■ **Exercise instructions**
Please reproduce the cricket ball momentum thread below in full, word for word.
─── Document section
Question

A cricket ball has mass 0.155 kg. If the velocity of a bowled ball has a magnitude of 35.0 m/s and the batted ball's velocity is 65.0 m/s in the opposite direction, find the magnitude of the change in momentum of the ball.
Find the magnitude of the impulse applied to it by the bat.
If the ball remains in contact with the bat for 2.00 ms , find the magnitude of the average force applied by the bat.

Answer 1

Answer:

Magnitude of change in momentum = 4.65 kg.m/s

Magnitude of impulse = 4.65 kg.m/s

Magnitude of the average force applied by the bat = 1550 N

Explanation:

Mass of the cricket ball, m = 0.155 kg

Initial velocity of the ball, u = 35.0 m/s

final velocity of the ball after hitting the bat, v = 65.0 m/s

Time of contact, t = 2.00 ms = 2.00 × 10⁻³ s

Now,

Magnitude of change in momentum = Final momentum - Initial momentum

or

Magnitude of change in momentum = ( m × v ) - ( m × u )
──────
─── Extracted material
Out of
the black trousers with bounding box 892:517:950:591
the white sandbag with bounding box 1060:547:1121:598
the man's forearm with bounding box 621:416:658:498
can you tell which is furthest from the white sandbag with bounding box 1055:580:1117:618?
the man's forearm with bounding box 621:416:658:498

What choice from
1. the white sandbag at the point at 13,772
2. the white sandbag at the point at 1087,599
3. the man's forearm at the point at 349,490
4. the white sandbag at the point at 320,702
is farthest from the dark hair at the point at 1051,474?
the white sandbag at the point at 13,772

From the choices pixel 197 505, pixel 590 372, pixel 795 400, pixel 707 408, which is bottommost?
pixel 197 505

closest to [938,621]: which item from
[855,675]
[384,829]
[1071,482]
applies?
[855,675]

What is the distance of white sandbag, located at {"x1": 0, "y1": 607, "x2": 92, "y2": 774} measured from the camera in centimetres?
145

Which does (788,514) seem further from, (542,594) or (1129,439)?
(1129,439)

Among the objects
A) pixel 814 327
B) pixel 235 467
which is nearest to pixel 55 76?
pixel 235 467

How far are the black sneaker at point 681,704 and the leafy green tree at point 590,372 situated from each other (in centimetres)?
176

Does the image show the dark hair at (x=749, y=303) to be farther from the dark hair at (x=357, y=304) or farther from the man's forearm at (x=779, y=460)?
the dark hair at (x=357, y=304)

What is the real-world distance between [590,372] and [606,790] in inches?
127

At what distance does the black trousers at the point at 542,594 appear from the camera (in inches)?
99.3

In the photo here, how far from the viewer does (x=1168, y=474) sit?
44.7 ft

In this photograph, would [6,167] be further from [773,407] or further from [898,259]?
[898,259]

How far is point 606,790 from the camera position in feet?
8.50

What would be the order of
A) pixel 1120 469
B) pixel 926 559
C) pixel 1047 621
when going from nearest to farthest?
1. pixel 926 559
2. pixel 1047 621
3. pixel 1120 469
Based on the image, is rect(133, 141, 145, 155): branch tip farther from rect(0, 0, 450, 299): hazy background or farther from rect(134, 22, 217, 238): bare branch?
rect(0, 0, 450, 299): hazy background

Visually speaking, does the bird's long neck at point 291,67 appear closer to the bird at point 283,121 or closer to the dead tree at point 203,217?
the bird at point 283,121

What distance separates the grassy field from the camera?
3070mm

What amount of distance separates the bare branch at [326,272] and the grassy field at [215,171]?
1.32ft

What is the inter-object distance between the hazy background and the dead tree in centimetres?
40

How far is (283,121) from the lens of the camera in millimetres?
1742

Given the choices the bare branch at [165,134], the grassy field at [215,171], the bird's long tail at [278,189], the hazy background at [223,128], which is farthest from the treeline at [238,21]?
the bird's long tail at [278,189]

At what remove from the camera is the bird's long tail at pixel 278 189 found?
──────
■ **Output below**
Question

A cricket ball has mass 0.155 kg. If the velocity of a bowled ball has a magnitude of 35.0 m/s and the batted ball's velocity is 65.0 m/s in the opposite direction, find the magnitude of the change in momentum of the ball.
Find the magnitude of the impulse applied to it by the bat.
If the ball remains in contact with the bat for 2.00 ms , find the magnitude of the average force applied by the bat.

Answer 1

Answer:

Magnitude of change in momentum = 4.65 kg.m/s

Magnitude of impulse = 4.65 kg.m/s

Magnitude of the average force applied by the bat = 1550 N

Explanation:

Mass of the cricket ball, m = 0.155 kg

Initial velocity of the ball, u = 35.0 m/s

final velocity of the ball after hitting the bat, v = 65.0 m/s

Time of contact, t = 2.00 ms = 2.00 × 10⁻³ s

Now,

Magnitude of change in momentum = Final momentum - Initial momentum

or

Magnitude of change in momentum = ( m × v ) - ( m × u )